__Set exercise__.
Rewrite the rows from the line containing "In this image, does" through the last row, replacing "hangar" with "shelter" and leaving everything else unchanged.

__Information shown__.
------------------------
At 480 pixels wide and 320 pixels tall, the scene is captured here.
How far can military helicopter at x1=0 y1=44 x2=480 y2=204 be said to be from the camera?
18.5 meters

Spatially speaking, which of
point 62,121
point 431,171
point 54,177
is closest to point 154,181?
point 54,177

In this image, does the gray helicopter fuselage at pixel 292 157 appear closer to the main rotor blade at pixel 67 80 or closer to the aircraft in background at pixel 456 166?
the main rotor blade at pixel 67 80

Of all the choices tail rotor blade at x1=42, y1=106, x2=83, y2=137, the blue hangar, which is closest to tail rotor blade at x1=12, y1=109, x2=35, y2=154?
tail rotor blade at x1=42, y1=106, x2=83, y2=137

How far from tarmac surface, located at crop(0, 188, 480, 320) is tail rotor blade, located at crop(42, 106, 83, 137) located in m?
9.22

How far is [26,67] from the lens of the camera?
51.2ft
------------------------
__Result for this exercise__.
In this image, does the gray helicopter fuselage at pixel 292 157 appear closer to the main rotor blade at pixel 67 80 or closer to the aircraft in background at pixel 456 166?
the main rotor blade at pixel 67 80

Of all the choices tail rotor blade at x1=42, y1=106, x2=83, y2=137, the blue shelter, which is closest to tail rotor blade at x1=12, y1=109, x2=35, y2=154?
tail rotor blade at x1=42, y1=106, x2=83, y2=137

How far from tarmac surface, located at crop(0, 188, 480, 320) is tail rotor blade, located at crop(42, 106, 83, 137) located in m?
9.22

How far is [26,67] from the lens of the camera?
51.2ft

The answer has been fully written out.